Major producers seeking to enter the solar energy market will lose renewable energy support from next year which is causing developers to race to finish solar plants.
New solar plants are cropping up like mushrooms after a light drizzle. Plants covering several hectares are being constructed in Paldiski, Pärnu County, Türi-Alliku, while a smaller plant is under construction in Mäo. The largest solar field in Estonia was finished in Järva rural municipality in spring. Estonia has a total of roughly 1,300 solar power plants.
“Solar energy production has roughly doubled every year over the past six or seven years, but the future looks less sunny. Support will be based on tenders, while it is difficult to tell how lack of universal support will affect the market,” said Chairman of the Estonian Chamber of Renewable Energy Mihkel Annus. He said it is likely the solar energy market will become unstable from next year.
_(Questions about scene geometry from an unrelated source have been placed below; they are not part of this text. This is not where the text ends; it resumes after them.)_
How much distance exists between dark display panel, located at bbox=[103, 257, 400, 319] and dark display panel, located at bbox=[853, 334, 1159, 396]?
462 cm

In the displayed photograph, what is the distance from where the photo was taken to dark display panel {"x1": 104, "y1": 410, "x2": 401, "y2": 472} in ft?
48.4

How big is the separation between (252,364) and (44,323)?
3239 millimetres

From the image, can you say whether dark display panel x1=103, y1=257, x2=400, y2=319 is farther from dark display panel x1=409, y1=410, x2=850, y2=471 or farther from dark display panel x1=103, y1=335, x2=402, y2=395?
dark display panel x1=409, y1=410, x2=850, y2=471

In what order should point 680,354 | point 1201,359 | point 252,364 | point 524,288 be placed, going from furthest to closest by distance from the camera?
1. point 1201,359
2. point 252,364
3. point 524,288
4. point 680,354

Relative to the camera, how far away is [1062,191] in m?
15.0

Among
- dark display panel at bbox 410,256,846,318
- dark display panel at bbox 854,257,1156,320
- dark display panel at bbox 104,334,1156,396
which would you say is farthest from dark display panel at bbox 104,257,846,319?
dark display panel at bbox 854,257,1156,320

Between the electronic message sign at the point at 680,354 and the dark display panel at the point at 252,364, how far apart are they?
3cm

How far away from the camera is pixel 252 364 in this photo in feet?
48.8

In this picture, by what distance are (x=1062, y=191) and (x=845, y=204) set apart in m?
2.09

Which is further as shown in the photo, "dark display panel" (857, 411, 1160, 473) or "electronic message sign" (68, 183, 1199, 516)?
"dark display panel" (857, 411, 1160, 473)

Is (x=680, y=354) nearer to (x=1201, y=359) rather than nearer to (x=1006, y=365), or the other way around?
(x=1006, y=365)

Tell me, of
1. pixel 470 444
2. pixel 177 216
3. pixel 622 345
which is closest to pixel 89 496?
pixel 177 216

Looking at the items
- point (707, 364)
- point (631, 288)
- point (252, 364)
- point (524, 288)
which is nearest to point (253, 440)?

Annus explained that it takes an average-size solar plant seven to ten years to become profitable with current renewable energy support at €53.7 per megawatt hour. That time would roughly double from next year.
Momentum built up
Member of the board of Eesti Gaas, that is constructing Estonia’s largest complex of solar plants near Pärnu, Margus Kaasik said that the solar energy market has only now picked up momentum.
“The prices of solar power devices have dropped to a level where Estonia can afford them. The market did not favor construction of solar plants before, while it is high time to build now as support is set to disappear,” Kaasik said.
He added that investors are not interested in the long pay-back period once support runs out. “We will definitely build more solar parks in the future as we cannot keep out solar know-how to ourselves, but it is likely future solutions will be on a smaller scale and tied to medium-sized apartment buildings or offices,” Kaasik said.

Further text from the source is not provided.